Extracted data entries
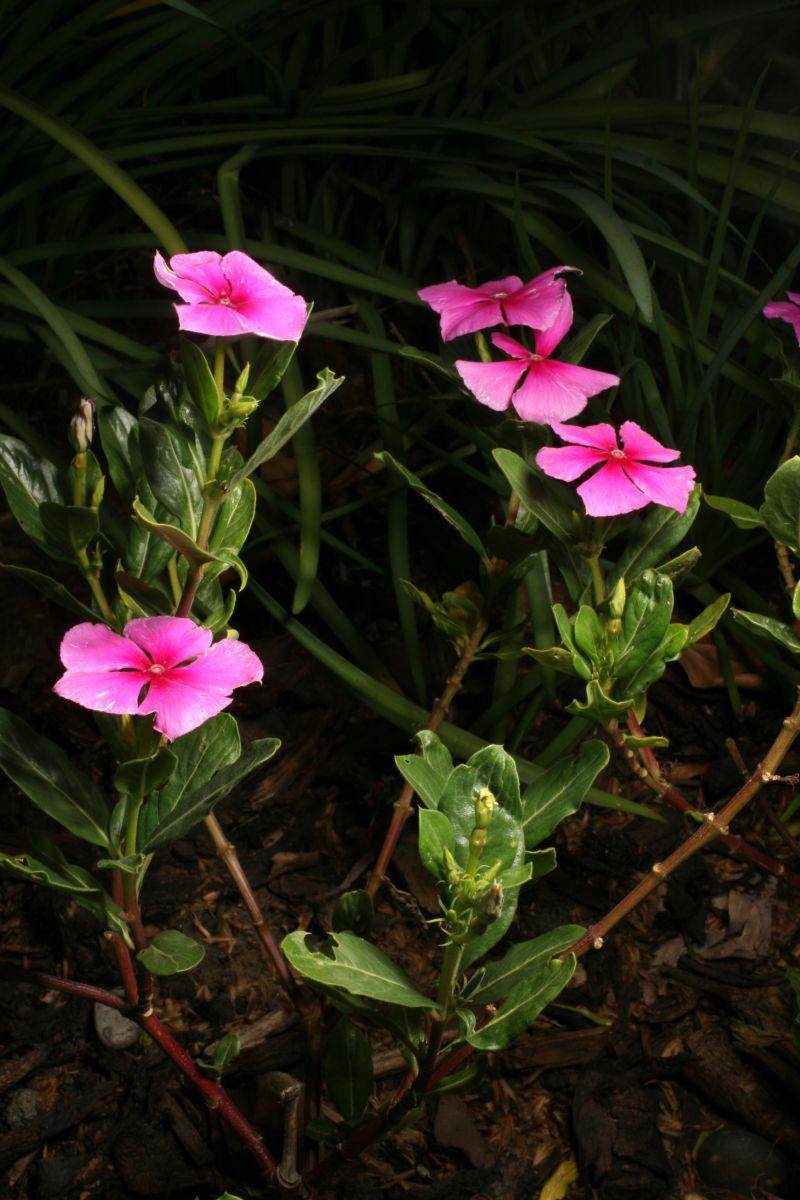 Catharanthus roseus (L.)G.Don Apocynaceae. Madagascar Periwinkle ...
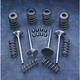 Valve/Spring Kit - 99212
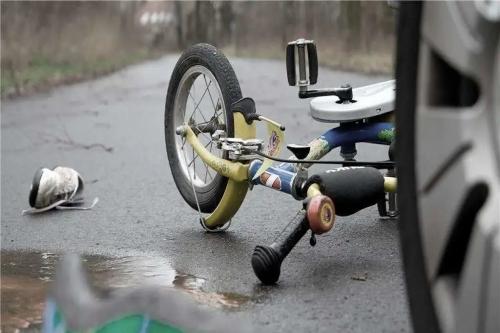 骑电动车的人为避让宠物狗摔伤,需自行担责70%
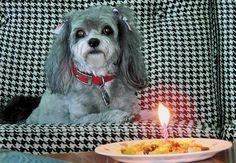 Happy 9th birthday, Belle ... JhC #Dog #Pet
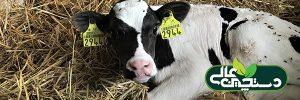 پرورش گوساله و تلیسه و 3 دوره مهم در پرورش آنها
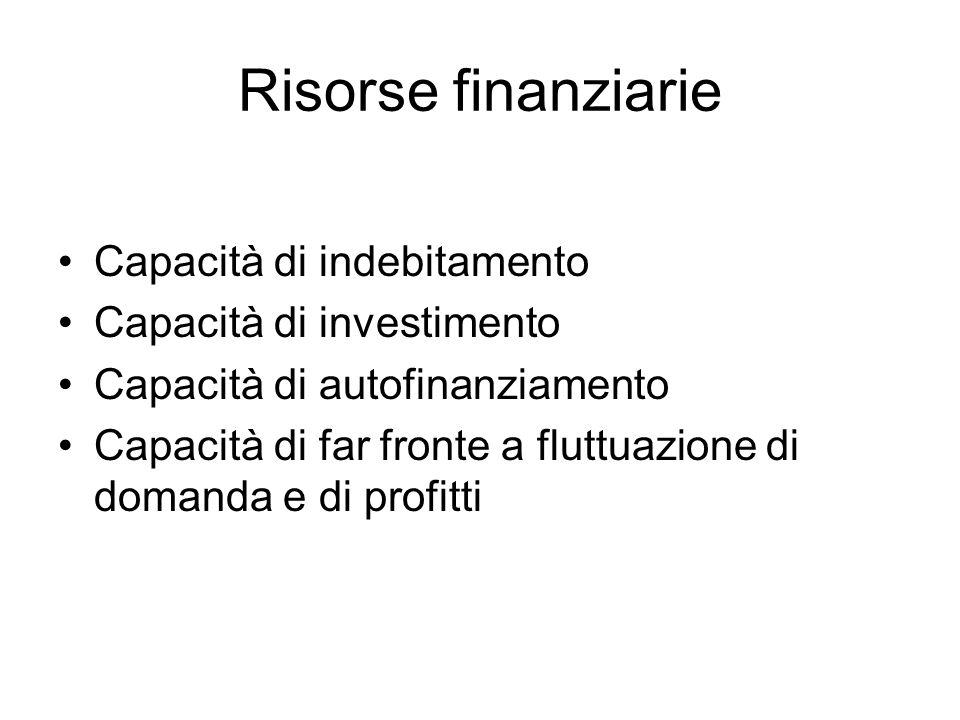Risorse finanziarie Capacità di indebitamento Capacità di investimento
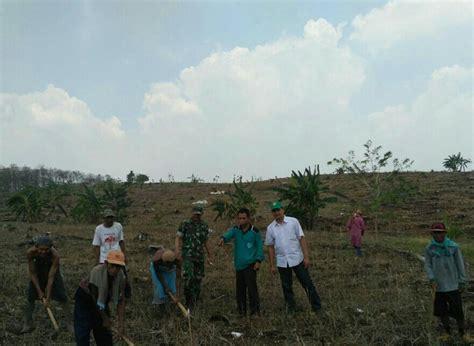 Bibit Jagung Manis Di Surabaya babinsa koramil bantu petani mengolah lahan jagung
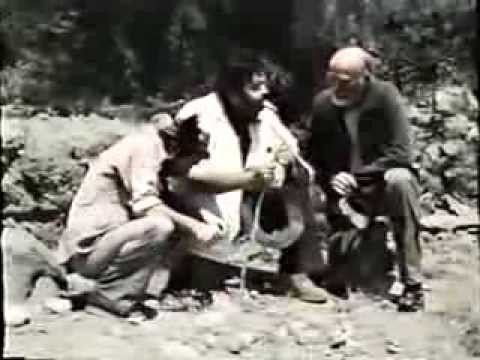 Mistress of the Apes Mistress of the Apes 1979 Full Movie YouTube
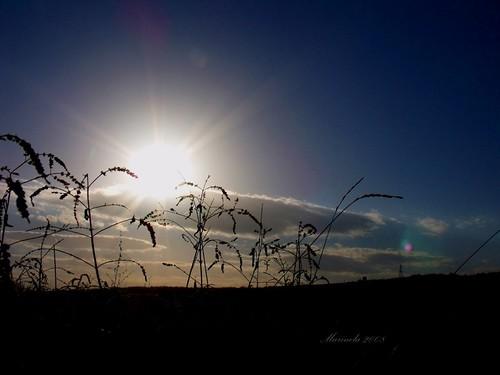 november blue autumn light sunset camp sky cloud sun plant black fall field sunshine golden weeds afternoon herbs horizon country silhouettes romania rays silueta toamna nor bit apus raza albastru dupaamiaza asfintit stralucire marinela2008 oltcounty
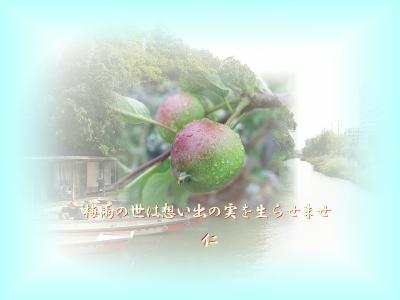 kosinku39601tuyunoyohaomoide1w.jpg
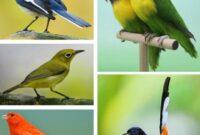 masteran-burung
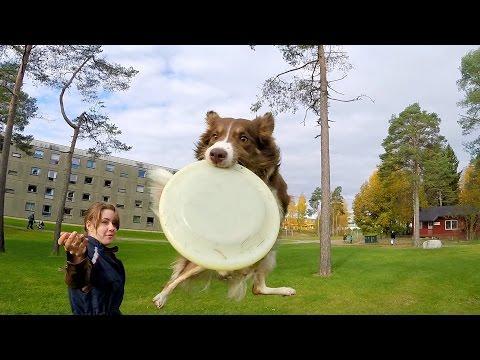 GoPro: Border Collie Tricks In Norway
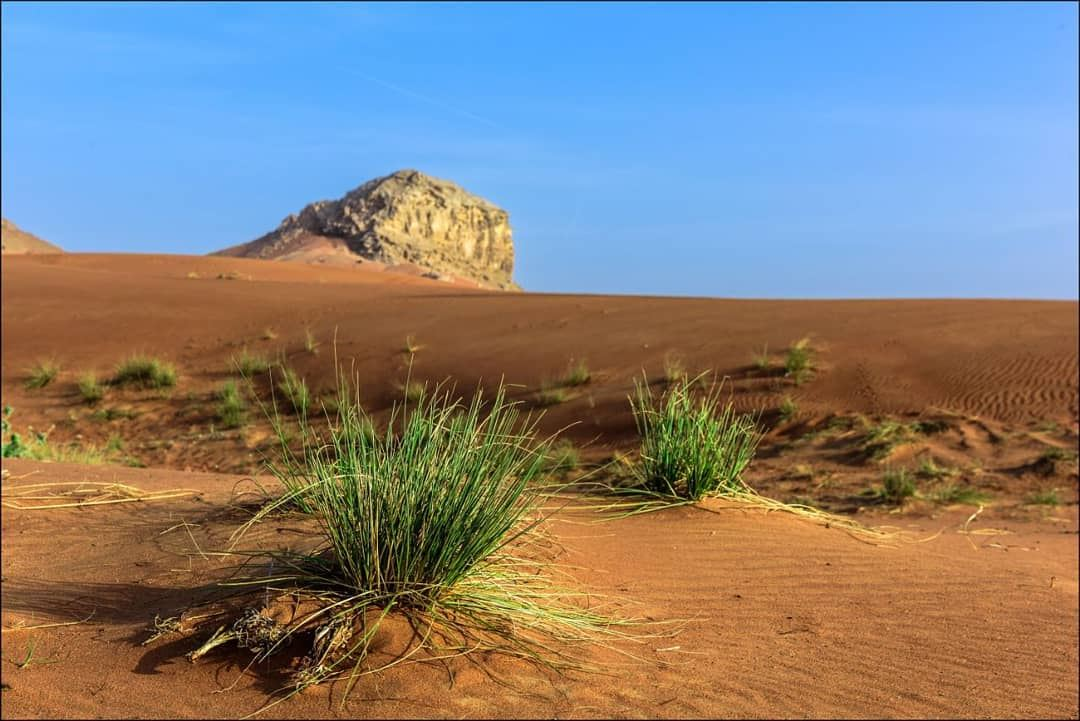 ALIVE.A composition in Dubai desert illustrating the strength of life in... (Dubai, United Arab Emirates)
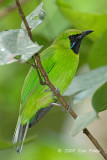 Leafbird, Greater Green (male) @ Panti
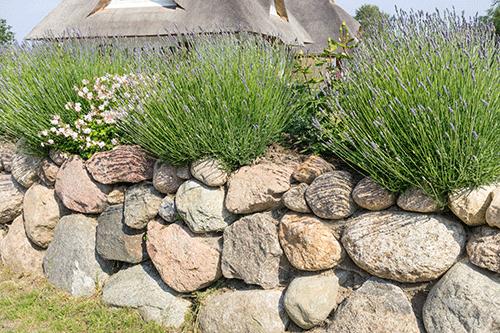 Mit Wunderbesen gereinigte Mauer (Nachher-Foto)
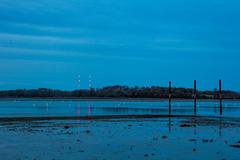 Hingham, MA (cyuself) Tags: hingham boston ma massachusetts water ocean lowtide low tide blue longexposure night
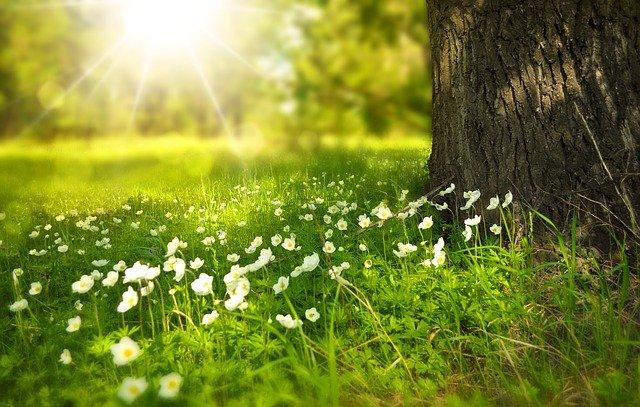 kiedy sadzić trawy ozdobne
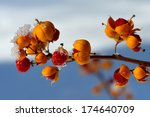 Frozen Berries With Ice And Snow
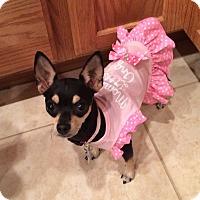 Adopt A Pet :: Windy - Las Vegas, NV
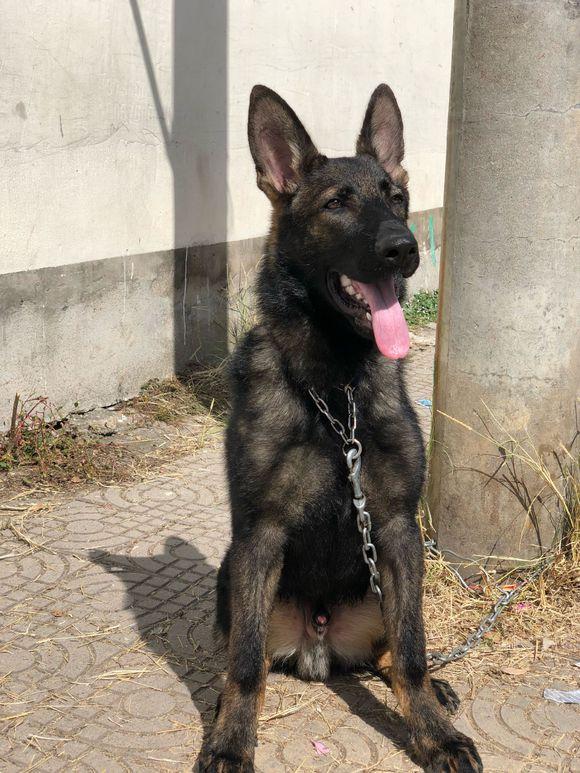 """原创 德牧平时拴在家,出门时还有人跟着,狗:我成""""罪犯""""了!"""
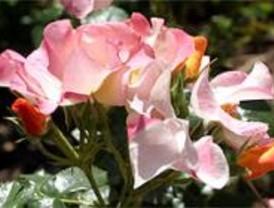Un rosal francés gana el concurso internacional de rosas en el Parque del Oeste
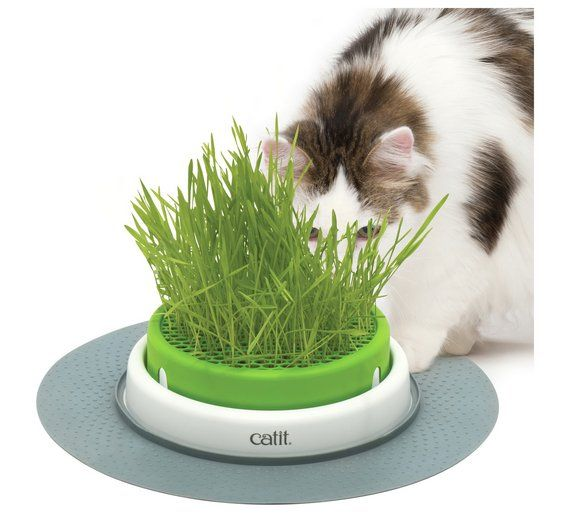 Buy Catit Senses Cat Grass Planter At Argos Co Uk Visit Argos Co Uk To Shop Online For Cat Health Cat Pet Supplies H Cat Grass Planter Cat Grass Cat Health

Work request:
Could you write out, word for word, the lines from the one containing "Mit Wunderbesen gereinigte" through the last line of the records, leaving out the pictures?

Worked solution:
 Mit Wunderbesen gereinigte Mauer (Nachher-Foto)
 Hingham, MA (cyuself) Tags: hingham boston ma massachusetts water ocean lowtide low tide blue longexposure night
 kiedy sadzić trawy ozdobne
 Frozen Berries With Ice And Snow
 Adopt A Pet :: Windy - Las Vegas, NV
 """原创 德牧平时拴在家,出门时还有人跟着,狗:我成""""罪犯""""了!"""
Un rosal francés gana el concurso internacional de rosas en el Parque del Oeste
 Buy Catit Senses Cat Grass Planter At Argos Co Uk Visit Argos Co Uk To Shop Online For Cat Health Cat Pet Supplies H Cat Grass Planter Cat Grass Cat Health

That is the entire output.